Collected data
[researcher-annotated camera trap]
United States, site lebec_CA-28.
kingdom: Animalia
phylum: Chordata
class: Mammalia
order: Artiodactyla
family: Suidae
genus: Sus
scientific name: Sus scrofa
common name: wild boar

■ Your objective:
Print the data in full, with each line exactly as given.

■ Task solution:
[researcher-annotated camera trap]
United States, site lebec_CA-28.
kingdom: Animalia
phylum: Chordata
class: Mammalia
order: Artiodactyla
family: Suidae
genus: Sus
scientific name: Sus scrofa
common name: wild boar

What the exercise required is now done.